Ten aanzien van motie 1035 van D66, die natuurlijk ook vooraf moest worden ingediend; zeer terecht dat u dat nog even koppelt aan de eerdere besluitvorming rondom communicatie en dat u desgewenst daarop terugkomt. Ik kan mij goed voorstellen dat dat een terechte procedure is.

Ten aanzien van motie 1036 van GroenLinks zouden wij willen voorstellen om bij de reguliere processen, waarin al over het algemene traject, en dit zeg ik dus mede namens collega Baljeu, die twee keer per jaar rapportage die via de normale stuurgroep aan u te communiceren, waarbij wij wel de kanttekening willen plaatsen dat voortgang op elementen gemeld kan worden, ook als het niet de bevoegdheid van de provincie betreft, maar het is natuurlijk niet zo dat er dan vervolgens handhavend kan worden opgetreden of dat een gesprek in Provinciale Staten alles kan bijsturen.
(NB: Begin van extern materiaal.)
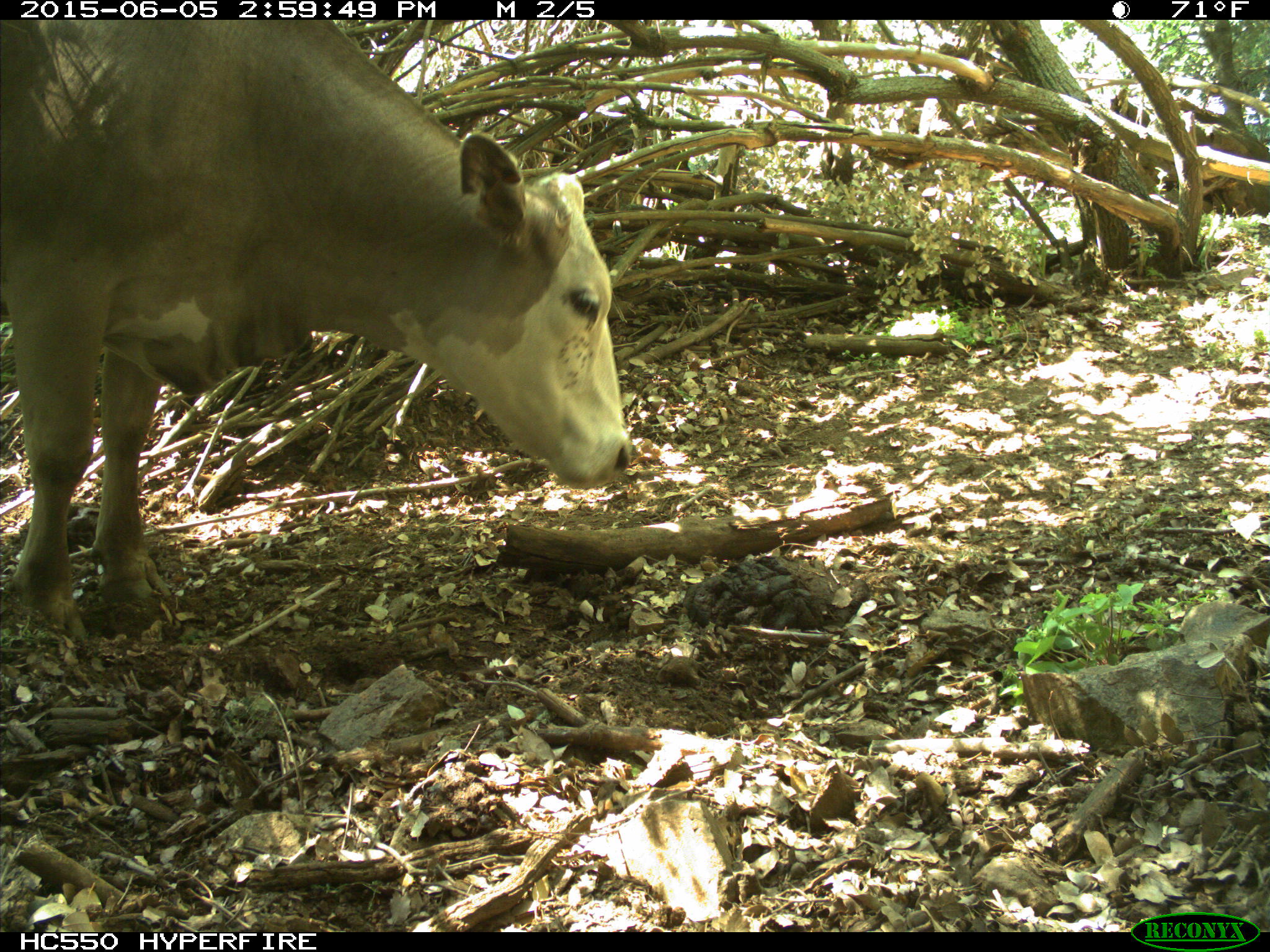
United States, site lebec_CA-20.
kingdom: Animalia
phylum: Chordata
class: Mammalia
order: Artiodactyla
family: Bovidae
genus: Bos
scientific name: Bos taurus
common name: domestic cow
De bevoegdheid voor sommige elementen ligt gewoon bij de decentrale overheden. Maar rapporteren kunnen wij hier volgens ons wel toezeggen.

———-

De VOORZITTER: Daarmee zijn wij bij de sluiting van deze vergadering gekomen. De volgende vergadering vindt plaats op woensdag 10 oktober november 2021, aanvang 10.00 uur. Graag tot dan. Ik sluit de vergadering.